= About this exercise =
For this exercise, write out the full listing that follows exactly and skip its pictures.

= Input data =
........

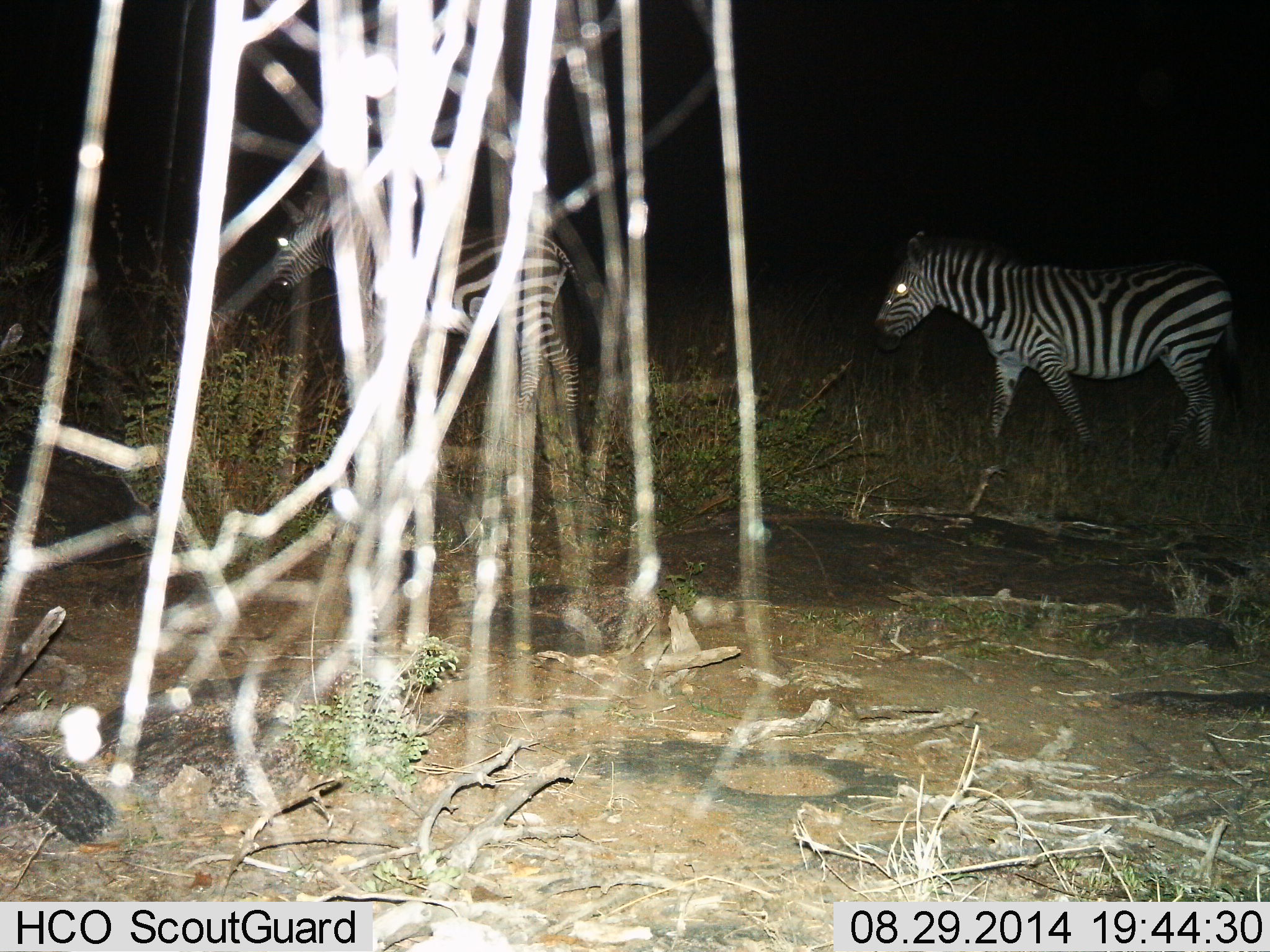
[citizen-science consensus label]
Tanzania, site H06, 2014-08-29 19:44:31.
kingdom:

........

= Task solution =
[citizen-science consensus label]
Tanzania, site H06, 2014-08-29 19:44:31.
kingdom:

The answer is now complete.